In this engagingly written, extensively researched volume, Nelson examines “the shifting attitudes toward paternity in the sixty years between 1850 and 1910, identifying some of the ways in which, as motherhood came under scrutiny, fatherhood lost more and more of its symbolic power while always, perhaps, appearing as a cause for anxiety” (2). Taking as her sources general interest periodicals of the period, Nelson is less interested in “actual” fathers and more in ideologies of fatherhood of the period. Writing at the beginning of the movement to study masculinity, Nelson’s goal is in part to open up the male and the domestic to the scrutiny of the cultural historian.

Nelson’s introduction limns the general argument of her book: The rise of sentimental domesticity, beginning with the late eighteenth century and reaching an apotheosis by 1850, led to an elevation of the role of the mother and a devaluation of the role of the father in the family setting, as patriarchal authoritarianism gradually was gradually replaced by bonds of affection. As Nelson argues, “The resulting shift from a family model based on duty and respect to one grounded in warm emotion emphasized nurture over the merely biological fact of birth. Correspondingly, the father’s erstwhile role as family lawgiver was minimized by the Victorian domestic ideal, which privileged empathic understanding over hierarchical control. As the notion of separate public and private spheres gained in importance, so did the mother’s perceived value in the home” (14).

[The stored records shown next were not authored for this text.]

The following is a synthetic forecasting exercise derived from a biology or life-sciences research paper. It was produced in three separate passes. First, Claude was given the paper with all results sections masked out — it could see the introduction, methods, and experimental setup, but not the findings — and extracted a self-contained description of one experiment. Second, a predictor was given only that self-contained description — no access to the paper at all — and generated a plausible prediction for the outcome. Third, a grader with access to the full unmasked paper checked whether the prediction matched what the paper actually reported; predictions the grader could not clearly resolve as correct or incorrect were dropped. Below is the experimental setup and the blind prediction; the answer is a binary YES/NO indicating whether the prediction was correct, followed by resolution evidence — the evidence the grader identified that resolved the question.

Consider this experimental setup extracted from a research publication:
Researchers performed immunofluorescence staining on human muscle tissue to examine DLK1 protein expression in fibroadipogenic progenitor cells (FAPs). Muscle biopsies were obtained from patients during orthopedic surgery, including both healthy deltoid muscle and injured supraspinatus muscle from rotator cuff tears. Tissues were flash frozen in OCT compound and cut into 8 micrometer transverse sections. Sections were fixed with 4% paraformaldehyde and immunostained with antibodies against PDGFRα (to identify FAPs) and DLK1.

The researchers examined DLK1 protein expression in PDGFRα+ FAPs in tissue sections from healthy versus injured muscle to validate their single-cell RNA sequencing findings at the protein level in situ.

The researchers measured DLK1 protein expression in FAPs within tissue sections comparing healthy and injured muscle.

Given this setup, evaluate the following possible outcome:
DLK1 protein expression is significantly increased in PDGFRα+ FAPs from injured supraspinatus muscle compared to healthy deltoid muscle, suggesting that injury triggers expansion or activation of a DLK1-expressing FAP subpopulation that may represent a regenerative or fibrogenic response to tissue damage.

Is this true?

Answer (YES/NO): NO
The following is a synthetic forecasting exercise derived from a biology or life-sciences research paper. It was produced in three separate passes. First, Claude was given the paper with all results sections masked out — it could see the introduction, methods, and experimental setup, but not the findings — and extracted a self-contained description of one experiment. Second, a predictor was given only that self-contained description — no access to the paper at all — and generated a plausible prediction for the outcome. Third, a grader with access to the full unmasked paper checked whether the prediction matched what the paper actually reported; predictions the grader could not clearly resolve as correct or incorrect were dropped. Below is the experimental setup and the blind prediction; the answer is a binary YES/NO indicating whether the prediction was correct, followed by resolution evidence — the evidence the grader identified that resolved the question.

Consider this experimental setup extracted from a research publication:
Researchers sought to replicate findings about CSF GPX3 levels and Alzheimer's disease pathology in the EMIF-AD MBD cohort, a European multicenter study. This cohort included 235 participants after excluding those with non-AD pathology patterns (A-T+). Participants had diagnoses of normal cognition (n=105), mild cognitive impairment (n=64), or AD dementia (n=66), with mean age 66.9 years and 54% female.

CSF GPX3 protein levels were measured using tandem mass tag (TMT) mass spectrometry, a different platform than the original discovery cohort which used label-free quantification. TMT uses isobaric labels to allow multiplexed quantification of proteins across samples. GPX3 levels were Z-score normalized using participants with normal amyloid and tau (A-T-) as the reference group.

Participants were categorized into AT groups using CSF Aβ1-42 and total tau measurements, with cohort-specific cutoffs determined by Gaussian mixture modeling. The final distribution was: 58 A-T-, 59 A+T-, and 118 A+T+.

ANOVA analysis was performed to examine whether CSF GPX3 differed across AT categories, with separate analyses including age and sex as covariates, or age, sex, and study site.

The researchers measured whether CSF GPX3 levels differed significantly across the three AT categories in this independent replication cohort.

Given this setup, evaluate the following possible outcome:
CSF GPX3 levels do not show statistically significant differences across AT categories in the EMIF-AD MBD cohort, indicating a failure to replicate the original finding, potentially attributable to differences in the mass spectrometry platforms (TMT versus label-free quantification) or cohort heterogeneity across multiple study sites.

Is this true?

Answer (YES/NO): YES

In the book’s first two chapters, Nelson examines first the construction of motherhood, and then of fatherhood, by periodical writers discussing domesticity directly. While domesticity might have been constructed as a separate sphere, it was not regarded as a lesser one; rather, most commentators in periodicals construct it as the better sphere. And the women who occupied it were typically viewed as superior in to men in many ways; as Nelson notes, “[e:]ven those loudest in claiming men’s greater intelligence (and they were by no means an overwhelming majority) were eager to acknowledge women’s greater sensitivity, morality, and capacity for emotion; the qualities that seemed central to motherliness also proved women more competent at ruling the home” (16).

Intriguingly, while the image of the ideal mother remained stable throughout the period, discourses of ideal fatherhood were far more contested; no consensus on what constituted ideal fatherhood emerged, “in part because so few Victorians seem to have imagined that ideal fatherhood was possible” (36). Some writers saw men as “ghosts within the home,” denying that anything like fatherhood could exist; others focused on bodily difference, asserting that even if men and women did the same things, they were so different biologically that difference was maintained; still others proposed that “fatherhood and motherhood operate in separate territories of location or authority, complementing each other without overlapping” (42). None of these three types of fatherhood can be associated with one period, or one political point of view; they all circulated throughout the Victorian era, and in different political groups. But they all pointed to a shift away from fatherly power within the home; where once the father had stood “in the place of God” to his wife and children, the hierarchical family had lost cultural support by the mid-Victorian period. Nelson suggests that “as masculinity came to seem less domestic, it took on what John Demos calls ‘a certain odor of contamination,’ lessening the father’s perceived right (or even ability) to be the king of the family castle” (43).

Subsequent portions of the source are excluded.